5 Feb, 2018 12:06 IST|Sakshi
There are fuzzy lines around the National Health Protection Scheme announced by Finance Minister Arun Jaitley in the Union Budget.  

Mahesh Vijapurkar

There are fuzzy lines around the National Health Protection Scheme (NHPS), “the largest Government funded health care programme in the world”, as brandished in the Budget announcement itself. Ten crore families being covered, with an average of five member per family is 50 cr Indians amount to about a third of the population.

A coverage of Rs 5 lakh per annum is a blessing for families, most of which can hardly meet even the out of pocket expenses of medicare – travel to a decent health provider, loss of wages etc – and tragedies befall the families. It could be the death of the wage earner, or loans from all and sundry including the usurious moneylenders.

However, we still do not know when and how this would be rolled out because even the government which conceived and announced the scheme has not told us how much it would cost. Without that, any scheme may not be given life to. If rolled out, we do not know how states would respond because it appears they have to bear 40 per cent of the cost.

§ Data excerpt:

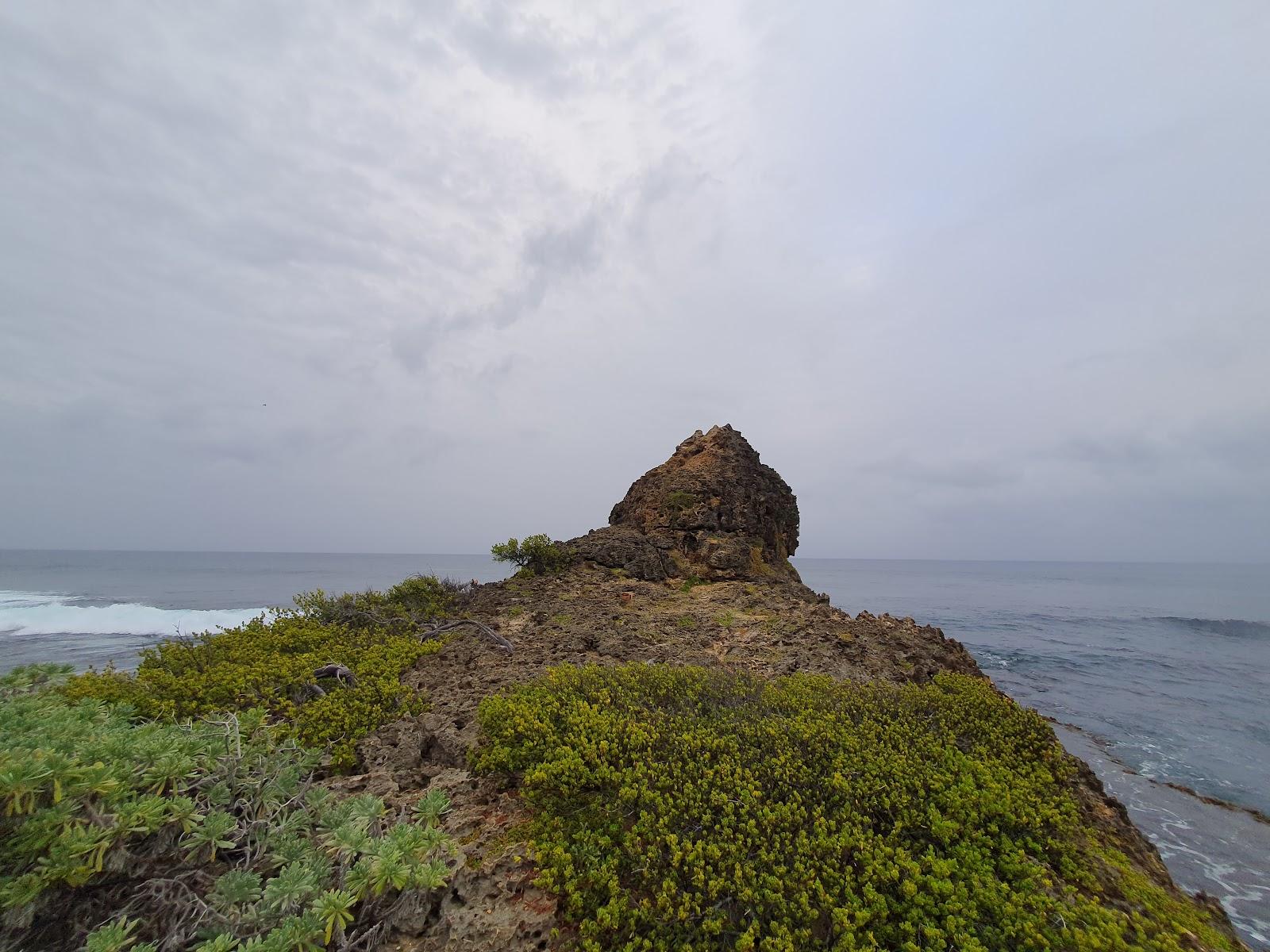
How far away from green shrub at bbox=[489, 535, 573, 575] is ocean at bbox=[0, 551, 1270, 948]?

§ Assigned task 1:
Decide whether each statement agrees with the health scheme article, giving yes or no with the deciding words quoted exactly: (a) the scheme offers coverage of Rs 5 lakh per annum; (b) the government has said how much the scheme would cost; (c) states appear to have to bear 60 per cent of the cost.
§ Assigned task 2:
Reproduce a passage of the health scheme article word for word, beginning at the words "5 Feb, 2018" and stopping after "the usurious moneylenders.".
Rely only on the health scheme article for what follows.

§ Task response 1:
(a) Yes: "A coverage of Rs 5 lakh per annum is a blessing for families"
(b) No: "even the government which conceived and announced the scheme has not told us how much it would cost"
(c) No: "it appears they have to bear 40 per cent of the cost"

§ Task response 2:
5 Feb, 2018 12:06 IST|Sakshi
There are fuzzy lines around the National Health Protection Scheme announced by Finance Minister Arun Jaitley in the Union Budget.  

Mahesh Vijapurkar

There are fuzzy lines around the National Health Protection Scheme (NHPS), “the largest Government funded health care programme in the world”, as brandished in the Budget announcement itself. Ten crore families being covered, with an average of five member per family is 50 cr Indians amount to about a third of the population.

A coverage of Rs 5 lakh per annum is a blessing for families, most of which can hardly meet even the out of pocket expenses of medicare – travel to a decent health provider, loss of wages etc – and tragedies befall the families. It could be the death of the wage earner, or loans from all and sundry including the usurious moneylenders.